Would you transcribe the data word for word?
[Records for the exercise Boundary: Start]
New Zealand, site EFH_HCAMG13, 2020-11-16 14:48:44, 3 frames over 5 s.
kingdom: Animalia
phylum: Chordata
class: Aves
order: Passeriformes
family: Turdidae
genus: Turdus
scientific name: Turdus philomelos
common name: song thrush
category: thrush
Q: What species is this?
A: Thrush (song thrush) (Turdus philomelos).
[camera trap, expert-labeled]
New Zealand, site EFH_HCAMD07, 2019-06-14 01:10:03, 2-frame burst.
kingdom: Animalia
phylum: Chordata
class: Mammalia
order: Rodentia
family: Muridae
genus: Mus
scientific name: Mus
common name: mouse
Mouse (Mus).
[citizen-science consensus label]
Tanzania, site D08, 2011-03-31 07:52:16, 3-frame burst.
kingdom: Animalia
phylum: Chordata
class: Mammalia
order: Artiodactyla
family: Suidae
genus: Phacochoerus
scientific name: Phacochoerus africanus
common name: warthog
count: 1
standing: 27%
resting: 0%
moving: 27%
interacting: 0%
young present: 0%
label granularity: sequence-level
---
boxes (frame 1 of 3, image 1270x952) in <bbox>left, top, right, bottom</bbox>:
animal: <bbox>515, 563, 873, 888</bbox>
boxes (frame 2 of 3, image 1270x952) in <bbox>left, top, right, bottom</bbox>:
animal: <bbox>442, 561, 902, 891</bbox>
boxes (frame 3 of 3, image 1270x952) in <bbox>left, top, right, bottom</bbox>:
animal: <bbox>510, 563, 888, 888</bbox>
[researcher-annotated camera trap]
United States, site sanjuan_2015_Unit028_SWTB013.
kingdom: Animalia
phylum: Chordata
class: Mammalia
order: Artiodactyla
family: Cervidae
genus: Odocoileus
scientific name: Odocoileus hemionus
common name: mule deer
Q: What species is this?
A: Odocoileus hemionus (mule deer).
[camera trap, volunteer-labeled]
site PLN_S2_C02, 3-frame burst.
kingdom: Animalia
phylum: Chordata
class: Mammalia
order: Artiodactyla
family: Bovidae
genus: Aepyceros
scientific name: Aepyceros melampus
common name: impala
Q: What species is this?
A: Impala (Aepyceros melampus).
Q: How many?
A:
[Records for the exercise Boundary: End]
Solution ▸
New Zealand, site EFH_HCAMG13, 2020-11-16 14:48:44, 3 frames over 5 s.
kingdom: Animalia
phylum: Chordata
class: Aves
order: Passeriformes
family: Turdidae
genus: Turdus
scientific name: Turdus philomelos
common name: song thrush
category: thrush
Q: What species is this?
A: Thrush (song thrush) (Turdus philomelos).
[camera trap, expert-labeled]
New Zealand, site EFH_HCAMD07, 2019-06-14 01:10:03, 2-frame burst.
kingdom: Animalia
phylum: Chordata
class: Mammalia
order: Rodentia
family: Muridae
genus: Mus
scientific name: Mus
common name: mouse
Mouse (Mus).
[citizen-science consensus label]
Tanzania, site D08, 2011-03-31 07:52:16, 3-frame burst.
kingdom: Animalia
phylum: Chordata
class: Mammalia
order: Artiodactyla
family: Suidae
genus: Phacochoerus
scientific name: Phacochoerus africanus
common name: warthog
count: 1
standing: 27%
resting: 0%
moving: 27%
interacting: 0%
young present: 0%
label granularity: sequence-level
---
boxes (frame 1 of 3, image 1270x952) in <bbox>left, top, right, bottom</bbox>:
animal: <bbox>515, 563, 873, 888</bbox>
boxes (frame 2 of 3, image 1270x952) in <bbox>left, top, right, bottom</bbox>:
animal: <bbox>442, 561, 902, 891</bbox>
boxes (frame 3 of 3, image 1270x952) in <bbox>left, top, right, bottom</bbox>:
animal: <bbox>510, 563, 888, 888</bbox>
[researcher-annotated camera trap]
United States, site sanjuan_2015_Unit028_SWTB013.
kingdom: Animalia
phylum: Chordata
class: Mammalia
order: Artiodactyla
family: Cervidae
genus: Odocoileus
scientific name: Odocoileus hemionus
common name: mule deer
Q: What species is this?
A: Odocoileus hemionus (mule deer).
[camera trap, volunteer-labeled]
site PLN_S2_C02, 3-frame burst.
kingdom: Animalia
phylum: Chordata
class: Mammalia
order: Artiodactyla
family: Bovidae
genus: Aepyceros
scientific name: Aepyceros melampus
common name: impala
Q: What species is this?
A: Impala (Aepyceros melampus).
Q: How many?
A:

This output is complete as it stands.